Tartarus Press
- Founded: 1990
- Country of origin: United Kingdom
- Headquarters location: Carlton, Coverdale, North Yorkshire
- Key people: R. B. Russell and Rosalie Parker
- Publication types: Books, journals
- Fiction genres: Fantasy
- Official website: www.tartaruspress.com

= Tartarus Press =

English independent book publisher

Tartarus Press is an independent book publisher in Coverdale in North Yorkshire, England.

==Background==
Tartarus Press is run by R. B. Russell and Rosalie Parker. It publishes classic and contemporary works of supernatural and strange fiction. Tartarus classic authors include David Lindsay, Arthur Machen, Walter de la Mare, Oliver Onions and Edna W. Underwood, and more modern authors include Sarban and Robert Aickman. Contemporary writers include Andrew Michael Hurley, Nike Sulway, Rhys Hughes, Mark Valentine, Angela Slatter, Reggie Oliver, Mark Samuels and Joel Lane. A twice-yearly journal, Wormwood, was devoted to discussion of fantastic, supernatural and decadent literature but has now ceased publication.

Tartarus won the World Fantasy Award "Special Award: Non-Professional" for their publishing in 2002, 2004, 2012, and 2015; and Strange Tales, their anthology of new short fiction, won the 2004 World Fantasy Award for Best Anthology of the year. The Horror Writers Association gave Tartarus Press the "Excellence in Speciality Press Publishing" award for 2009.
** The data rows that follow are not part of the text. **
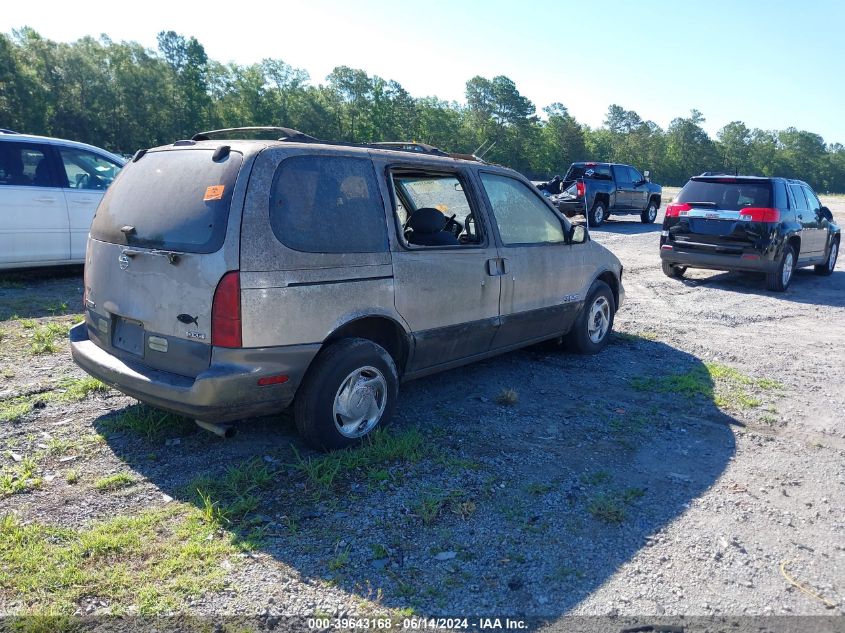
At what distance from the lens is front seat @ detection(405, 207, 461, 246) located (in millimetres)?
5047

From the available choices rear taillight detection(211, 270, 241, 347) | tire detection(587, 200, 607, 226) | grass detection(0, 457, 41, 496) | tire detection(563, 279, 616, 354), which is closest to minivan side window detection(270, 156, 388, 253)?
rear taillight detection(211, 270, 241, 347)

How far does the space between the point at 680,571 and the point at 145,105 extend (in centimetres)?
5692

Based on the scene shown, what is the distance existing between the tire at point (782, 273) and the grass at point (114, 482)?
9.98m

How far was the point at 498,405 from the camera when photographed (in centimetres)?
498

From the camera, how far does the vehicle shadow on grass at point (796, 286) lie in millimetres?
10258

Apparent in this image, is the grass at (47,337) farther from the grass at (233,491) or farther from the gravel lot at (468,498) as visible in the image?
the grass at (233,491)

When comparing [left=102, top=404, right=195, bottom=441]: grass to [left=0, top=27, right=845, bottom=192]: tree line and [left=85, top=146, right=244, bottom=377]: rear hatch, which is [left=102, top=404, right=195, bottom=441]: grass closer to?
[left=85, top=146, right=244, bottom=377]: rear hatch

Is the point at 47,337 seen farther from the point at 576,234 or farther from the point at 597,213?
the point at 597,213

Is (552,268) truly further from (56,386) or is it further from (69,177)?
(69,177)

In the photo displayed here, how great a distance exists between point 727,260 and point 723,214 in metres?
0.74

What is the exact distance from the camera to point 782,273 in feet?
34.0

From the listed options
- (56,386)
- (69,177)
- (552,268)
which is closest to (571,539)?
(552,268)

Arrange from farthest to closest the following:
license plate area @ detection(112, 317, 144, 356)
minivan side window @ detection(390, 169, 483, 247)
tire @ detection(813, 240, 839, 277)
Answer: tire @ detection(813, 240, 839, 277), minivan side window @ detection(390, 169, 483, 247), license plate area @ detection(112, 317, 144, 356)

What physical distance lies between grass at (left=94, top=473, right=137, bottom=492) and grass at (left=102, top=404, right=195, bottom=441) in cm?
49
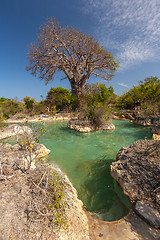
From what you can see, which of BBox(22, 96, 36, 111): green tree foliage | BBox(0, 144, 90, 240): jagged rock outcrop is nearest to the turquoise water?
BBox(0, 144, 90, 240): jagged rock outcrop

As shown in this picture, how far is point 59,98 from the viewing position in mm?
25625

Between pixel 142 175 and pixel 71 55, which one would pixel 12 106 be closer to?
pixel 71 55

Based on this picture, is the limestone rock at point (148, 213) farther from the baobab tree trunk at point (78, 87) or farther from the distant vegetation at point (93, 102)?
the baobab tree trunk at point (78, 87)

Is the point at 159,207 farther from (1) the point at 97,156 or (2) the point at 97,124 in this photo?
(2) the point at 97,124

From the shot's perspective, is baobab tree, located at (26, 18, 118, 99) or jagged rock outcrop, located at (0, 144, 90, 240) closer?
jagged rock outcrop, located at (0, 144, 90, 240)

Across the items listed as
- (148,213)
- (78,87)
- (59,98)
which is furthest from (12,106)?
(148,213)

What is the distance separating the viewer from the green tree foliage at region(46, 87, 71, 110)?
2514cm

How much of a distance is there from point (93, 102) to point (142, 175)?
9.11m

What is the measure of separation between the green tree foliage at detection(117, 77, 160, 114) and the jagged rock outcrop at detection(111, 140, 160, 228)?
11.0m

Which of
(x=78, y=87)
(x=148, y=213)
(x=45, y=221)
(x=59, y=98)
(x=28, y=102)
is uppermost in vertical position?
(x=59, y=98)

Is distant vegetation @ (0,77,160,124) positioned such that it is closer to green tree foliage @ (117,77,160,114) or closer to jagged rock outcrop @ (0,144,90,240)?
green tree foliage @ (117,77,160,114)

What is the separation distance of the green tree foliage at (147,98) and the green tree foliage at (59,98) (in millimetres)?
11813

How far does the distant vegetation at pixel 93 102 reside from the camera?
10.7 m

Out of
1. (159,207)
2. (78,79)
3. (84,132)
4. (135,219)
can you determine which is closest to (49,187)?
(135,219)
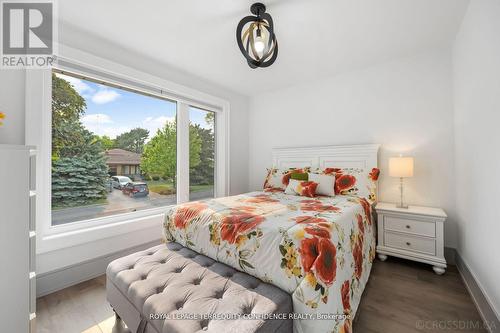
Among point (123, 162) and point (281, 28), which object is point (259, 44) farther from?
point (123, 162)

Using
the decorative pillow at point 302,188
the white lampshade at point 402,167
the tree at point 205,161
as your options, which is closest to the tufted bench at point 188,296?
the decorative pillow at point 302,188

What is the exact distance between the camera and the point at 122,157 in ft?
8.39

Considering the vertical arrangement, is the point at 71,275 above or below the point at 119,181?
below

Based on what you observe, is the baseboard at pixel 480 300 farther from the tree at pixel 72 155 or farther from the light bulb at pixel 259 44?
the tree at pixel 72 155

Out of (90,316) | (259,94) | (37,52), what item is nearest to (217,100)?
(259,94)

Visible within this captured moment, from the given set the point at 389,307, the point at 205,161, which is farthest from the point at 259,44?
the point at 389,307

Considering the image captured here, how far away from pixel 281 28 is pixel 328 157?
182cm

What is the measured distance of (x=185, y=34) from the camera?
2168mm

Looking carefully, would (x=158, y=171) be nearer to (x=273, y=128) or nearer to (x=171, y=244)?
(x=171, y=244)

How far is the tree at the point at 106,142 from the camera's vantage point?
2.37m

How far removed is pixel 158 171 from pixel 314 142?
2.40 m

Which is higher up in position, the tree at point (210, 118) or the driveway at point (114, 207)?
the tree at point (210, 118)

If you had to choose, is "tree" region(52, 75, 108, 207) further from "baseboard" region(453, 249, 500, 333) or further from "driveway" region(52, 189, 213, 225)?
"baseboard" region(453, 249, 500, 333)

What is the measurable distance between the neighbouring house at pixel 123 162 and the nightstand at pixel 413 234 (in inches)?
117
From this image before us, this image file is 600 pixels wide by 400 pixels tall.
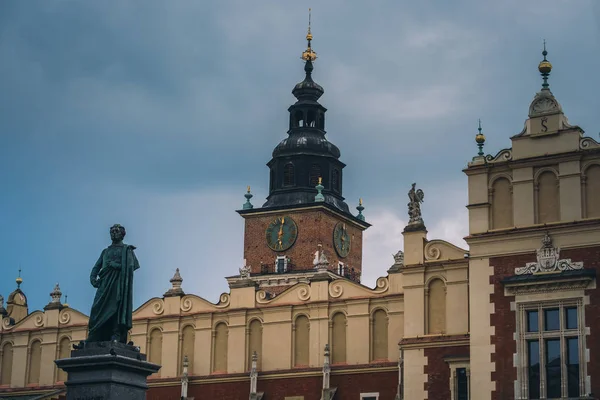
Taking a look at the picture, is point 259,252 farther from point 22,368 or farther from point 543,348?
point 543,348

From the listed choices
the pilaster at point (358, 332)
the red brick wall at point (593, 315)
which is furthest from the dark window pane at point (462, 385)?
the pilaster at point (358, 332)

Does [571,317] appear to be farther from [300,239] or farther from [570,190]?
[300,239]

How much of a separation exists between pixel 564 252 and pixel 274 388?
17259 mm

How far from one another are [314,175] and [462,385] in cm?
3714

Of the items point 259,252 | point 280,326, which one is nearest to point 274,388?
point 280,326

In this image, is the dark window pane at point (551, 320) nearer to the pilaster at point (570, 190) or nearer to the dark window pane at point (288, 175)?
the pilaster at point (570, 190)

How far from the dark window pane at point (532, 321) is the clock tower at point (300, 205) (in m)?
37.0

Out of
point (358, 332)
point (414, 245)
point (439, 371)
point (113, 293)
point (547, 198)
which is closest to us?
point (113, 293)

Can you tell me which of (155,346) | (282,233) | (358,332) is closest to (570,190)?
(358,332)

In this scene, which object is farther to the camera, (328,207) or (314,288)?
(328,207)

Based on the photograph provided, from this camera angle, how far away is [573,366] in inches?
1620

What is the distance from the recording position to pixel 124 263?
25.6m

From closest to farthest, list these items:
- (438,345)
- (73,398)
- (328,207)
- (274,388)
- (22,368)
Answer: (73,398)
(438,345)
(274,388)
(22,368)
(328,207)

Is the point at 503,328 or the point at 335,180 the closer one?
the point at 503,328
Notable books published by Tartarus Press include The Bitterwood Bible by Angela Slatter which won the World Fantasy Award for best Collection, and The Loney by Andrew Michael Hurley which won the Costa award, First Novel. In 2025 Tartarus Press published, in association with the Bronte Society, the first edition of A Book of Ryhmes by Charlotte Brontë, with an Introduction by Patti Smith.